Michael Powers, Editor

Start-Stopp-Systeme sind längst Standard in modernen Autos. Dennoch fragen sich viele Fahrer: Sollte man sie abschalten, und schaden sie dem Fahrzeug? Die Antwort ist nicht einfach. Das Hauptziel dieser Technik ist es, Kraftstoff zu sparen und Emissionen zu reduzieren. Gerade im Stadtverkehr, etwa an Ampeln, entfaltet sie ihre Wirkung.

Tests zeigen, dass die Einsparungen bis zu 1,2 Liter auf 100 Kilometer betragen können. Bei hohen Spritpreisen macht sich das durchaus bemerkbar. Allerdings hat die Technologie auch eine Kehrseite. Häufige Motorstarts belasten Anlasser, Batterie und Riemen stärker.

Hersteller berücksichtigen dies durch verstärkte Komponenten.
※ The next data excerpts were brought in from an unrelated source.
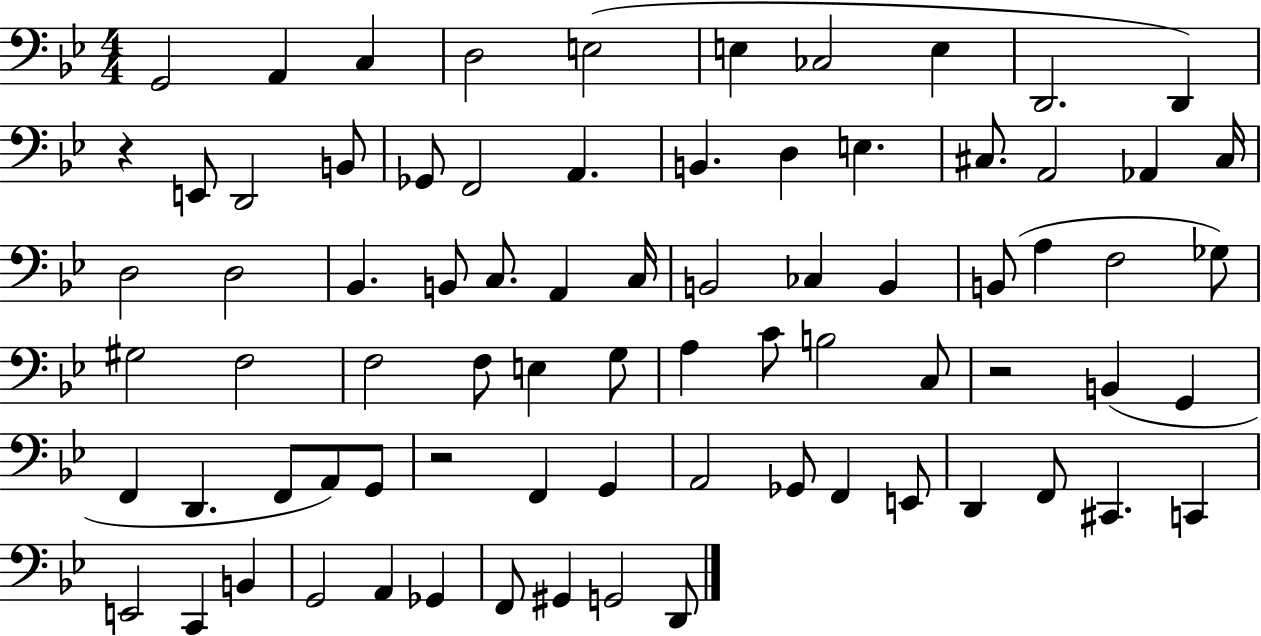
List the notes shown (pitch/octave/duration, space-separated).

G2/h A2/q C3/q D3/h E3/h E3/q CES3/h E3/q D2/h. D2/q R/q E2/e D2/h B2/e Gb2/e F2/h A2/q. B2/q. D3/q E3/q. C#3/e. A2/h Ab2/q C#3/s D3/h D3/h Bb2/q. B2/e C3/e. A2/q C3/s B2/h CES3/q B2/q B2/e A3/q F3/h Gb3/e G#3/h F3/h F3/h F3/e E3/q G3/e A3/q C4/e B3/h C3/e R/h B2/q G2/q F2/q D2/q. F2/e A2/e G2/e R/h F2/q G2/q A2/h Gb2/e F2/q E2/e D2/q F2/e C#2/q. C2/q E2/h C2/q B2/q G2/h A2/q Gb2/q F2/e G#2/q G2/h D2/e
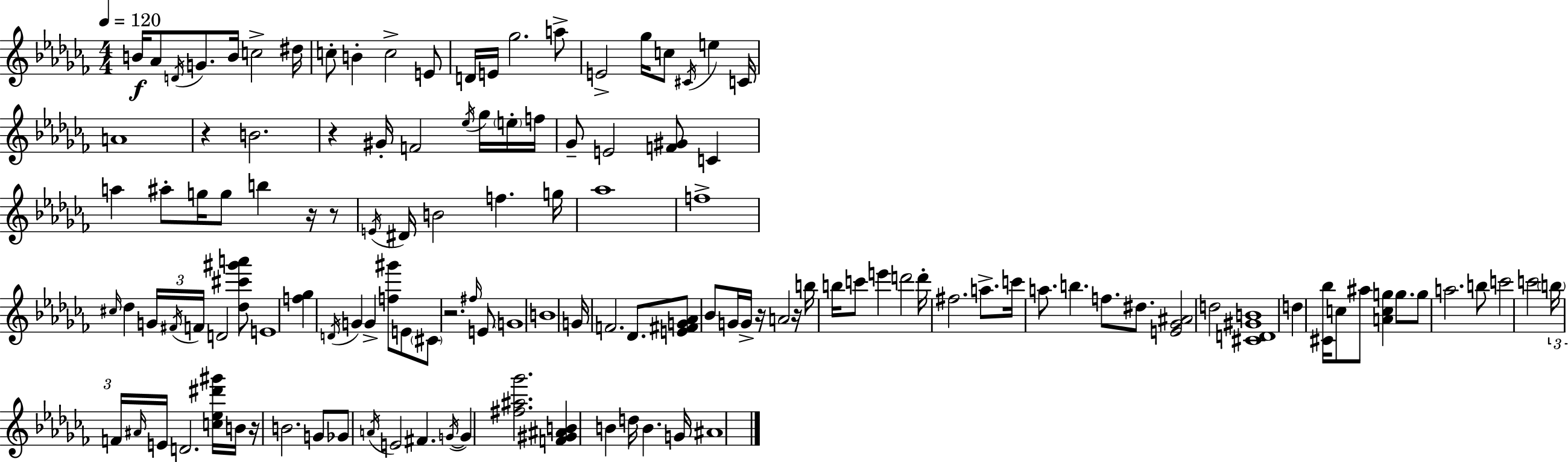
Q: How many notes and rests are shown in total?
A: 129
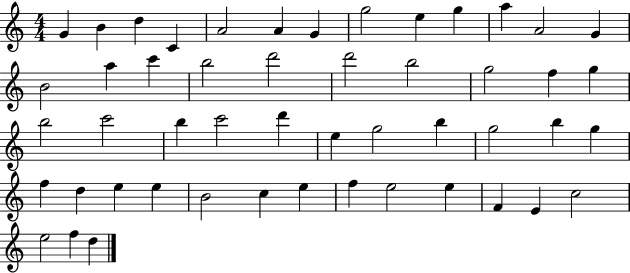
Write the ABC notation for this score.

X:1
T:Untitled
M:4/4
L:1/4
K:C
G B d C A2 A G g2 e g a A2 G B2 a c' b2 d'2 d'2 b2 g2 f g b2 c'2 b c'2 d' e g2 b g2 b g f d e e B2 c e f e2 e F E c2 e2 f d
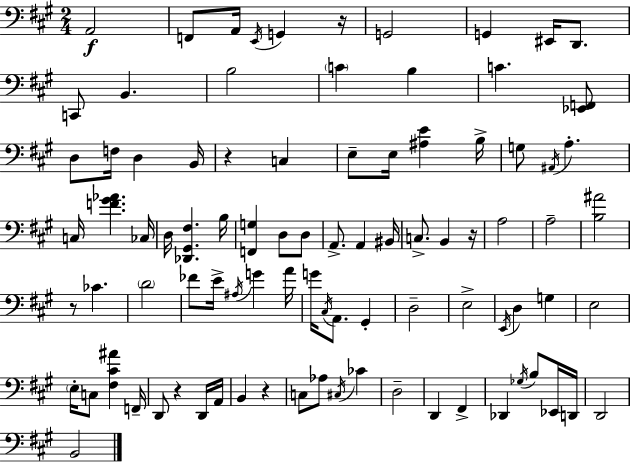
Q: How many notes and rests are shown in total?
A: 90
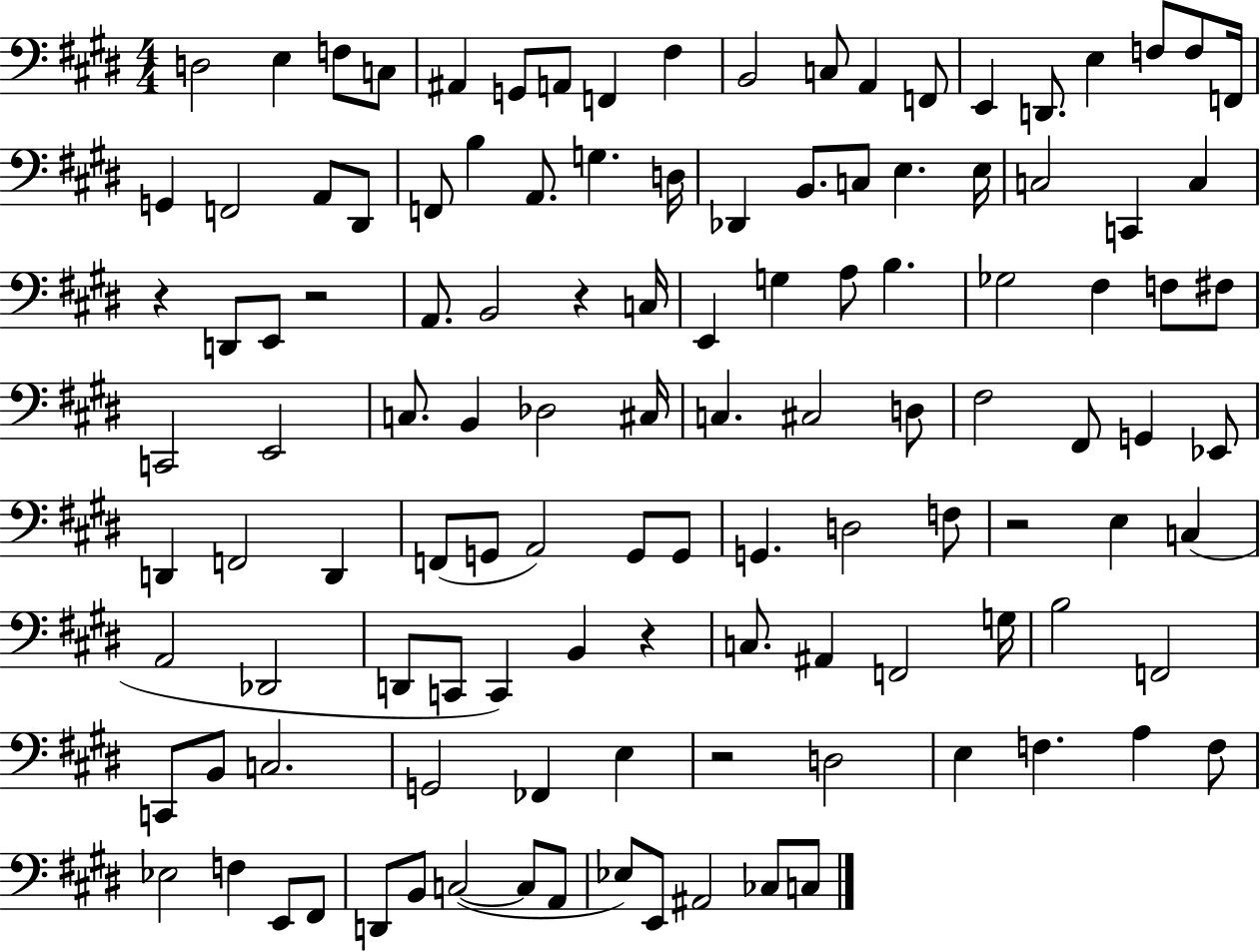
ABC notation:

X:1
T:Untitled
M:4/4
L:1/4
K:E
D,2 E, F,/2 C,/2 ^A,, G,,/2 A,,/2 F,, ^F, B,,2 C,/2 A,, F,,/2 E,, D,,/2 E, F,/2 F,/2 F,,/4 G,, F,,2 A,,/2 ^D,,/2 F,,/2 B, A,,/2 G, D,/4 _D,, B,,/2 C,/2 E, E,/4 C,2 C,, C, z D,,/2 E,,/2 z2 A,,/2 B,,2 z C,/4 E,, G, A,/2 B, _G,2 ^F, F,/2 ^F,/2 C,,2 E,,2 C,/2 B,, _D,2 ^C,/4 C, ^C,2 D,/2 ^F,2 ^F,,/2 G,, _E,,/2 D,, F,,2 D,, F,,/2 G,,/2 A,,2 G,,/2 G,,/2 G,, D,2 F,/2 z2 E, C, A,,2 _D,,2 D,,/2 C,,/2 C,, B,, z C,/2 ^A,, F,,2 G,/4 B,2 F,,2 C,,/2 B,,/2 C,2 G,,2 _F,, E, z2 D,2 E, F, A, F,/2 _E,2 F, E,,/2 ^F,,/2 D,,/2 B,,/2 C,2 C,/2 A,,/2 _E,/2 E,,/2 ^A,,2 _C,/2 C,/2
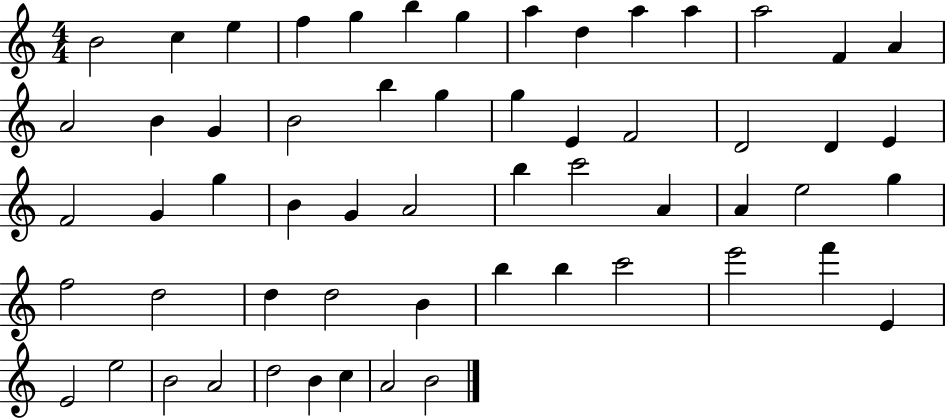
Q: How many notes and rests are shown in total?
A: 58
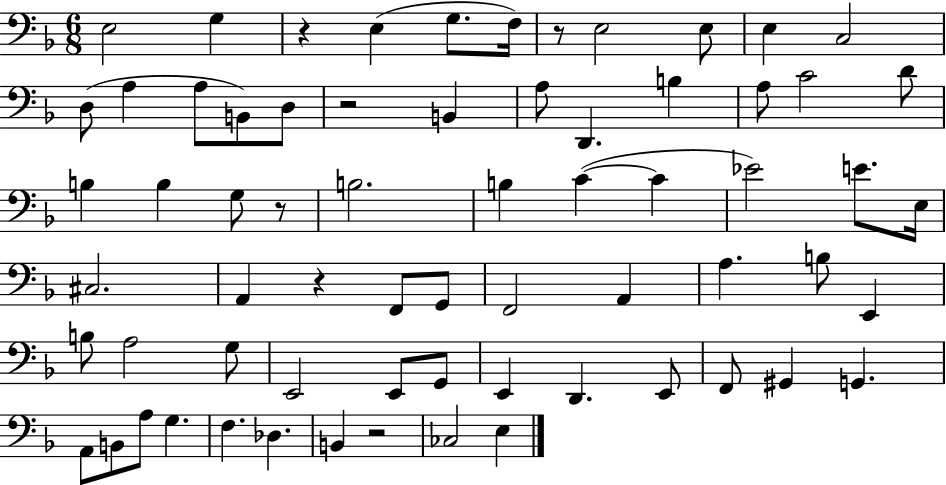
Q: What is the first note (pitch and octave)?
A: E3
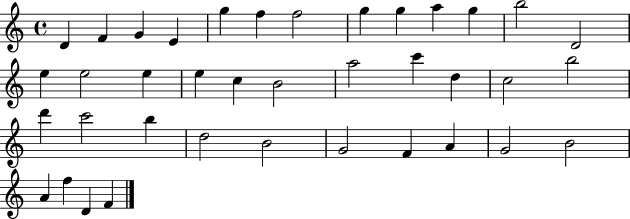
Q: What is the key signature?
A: C major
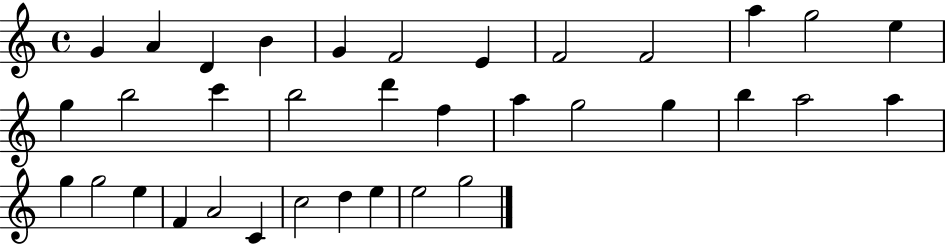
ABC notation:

X:1
T:Untitled
M:4/4
L:1/4
K:C
G A D B G F2 E F2 F2 a g2 e g b2 c' b2 d' f a g2 g b a2 a g g2 e F A2 C c2 d e e2 g2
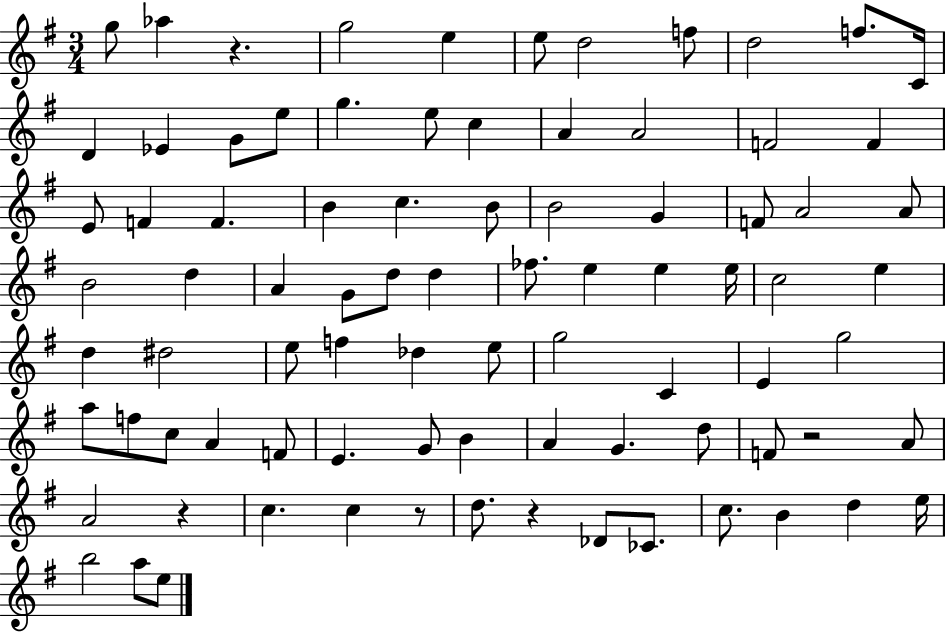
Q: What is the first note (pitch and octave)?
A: G5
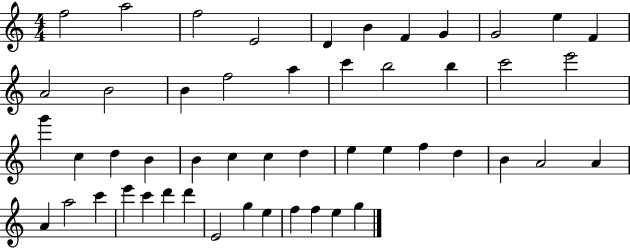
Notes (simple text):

F5/h A5/h F5/h E4/h D4/q B4/q F4/q G4/q G4/h E5/q F4/q A4/h B4/h B4/q F5/h A5/q C6/q B5/h B5/q C6/h E6/h G6/q C5/q D5/q B4/q B4/q C5/q C5/q D5/q E5/q E5/q F5/q D5/q B4/q A4/h A4/q A4/q A5/h C6/q E6/q C6/q D6/q D6/q E4/h G5/q E5/q F5/q F5/q E5/q G5/q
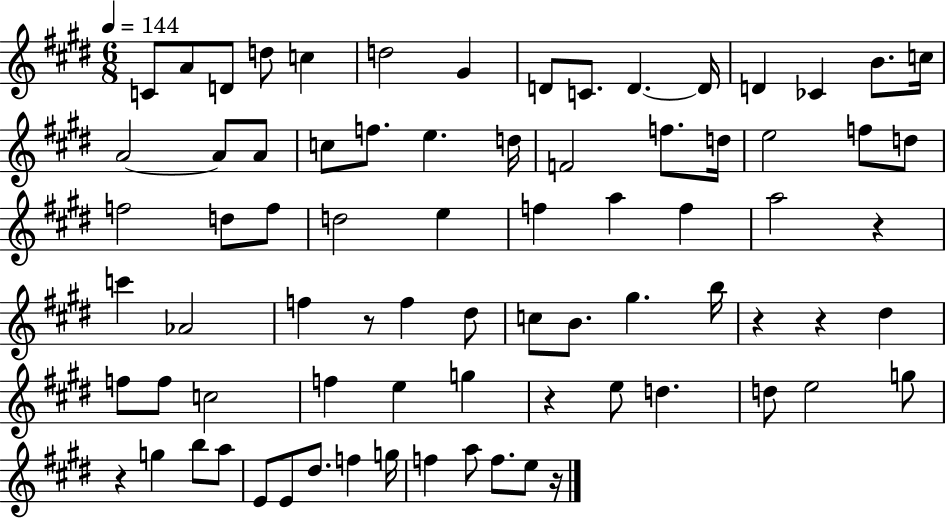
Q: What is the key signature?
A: E major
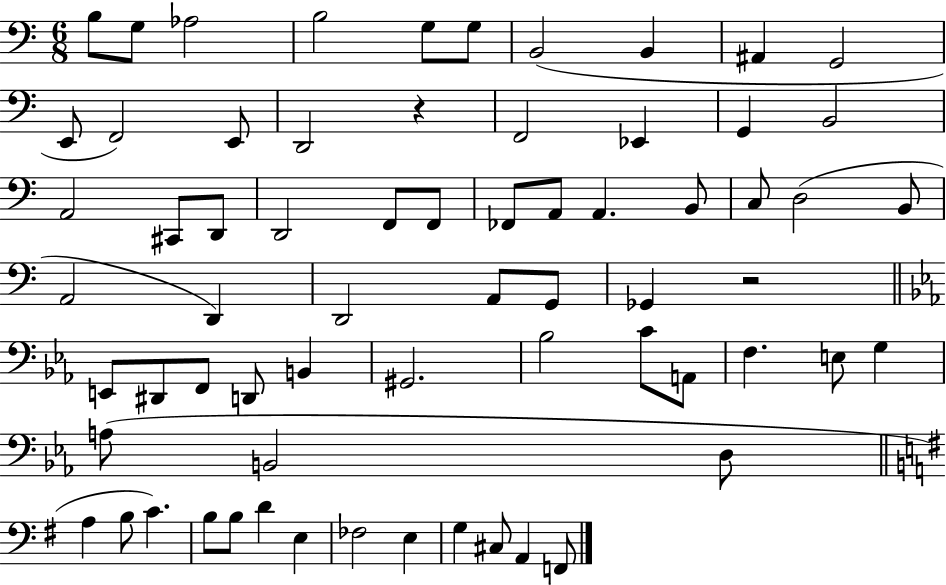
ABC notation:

X:1
T:Untitled
M:6/8
L:1/4
K:C
B,/2 G,/2 _A,2 B,2 G,/2 G,/2 B,,2 B,, ^A,, G,,2 E,,/2 F,,2 E,,/2 D,,2 z F,,2 _E,, G,, B,,2 A,,2 ^C,,/2 D,,/2 D,,2 F,,/2 F,,/2 _F,,/2 A,,/2 A,, B,,/2 C,/2 D,2 B,,/2 A,,2 D,, D,,2 A,,/2 G,,/2 _G,, z2 E,,/2 ^D,,/2 F,,/2 D,,/2 B,, ^G,,2 _B,2 C/2 A,,/2 F, E,/2 G, A,/2 B,,2 D,/2 A, B,/2 C B,/2 B,/2 D E, _F,2 E, G, ^C,/2 A,, F,,/2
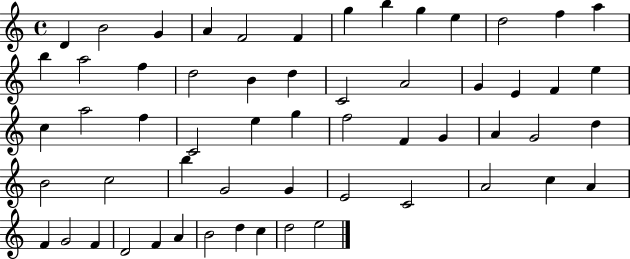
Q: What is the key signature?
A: C major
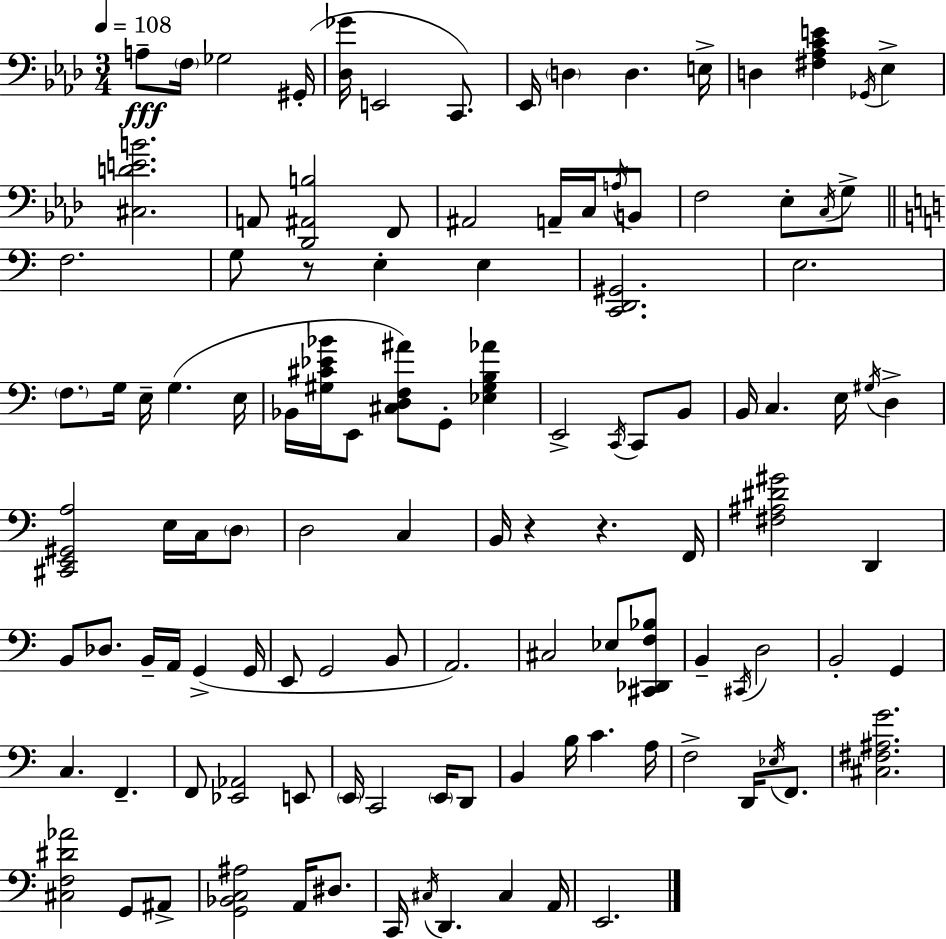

Bei intensiver Nutzung kann der Verschleiß dennoch zunehmen. So kann ein Anlasser bereits nach 100.000 Kilometern ausgetauscht werden müssen. Wichtig ist aber: Kritische Schäden am Motor oder Getriebe verursacht das System nicht.

Richtig eingesetzt, kann es sogar die Belastung der Kupplung verringern. Insgesamt bleibt Start-Stopp ein nützliches Werkzeug, vor allem für die Stadt. Bei Bedarf können Fahrer es jederzeit deaktivieren, wenn die Straßenverhältnisse den Nutzen mindern.

Start-Stopp stellt einen Kompromiss zwischen Ökologie und Komfort dar. In den meisten Fällen ist er gerechtfertigt. Dennoch sollten Fahrstil und Nutzungsbedingungen stets berücksichtigt werden.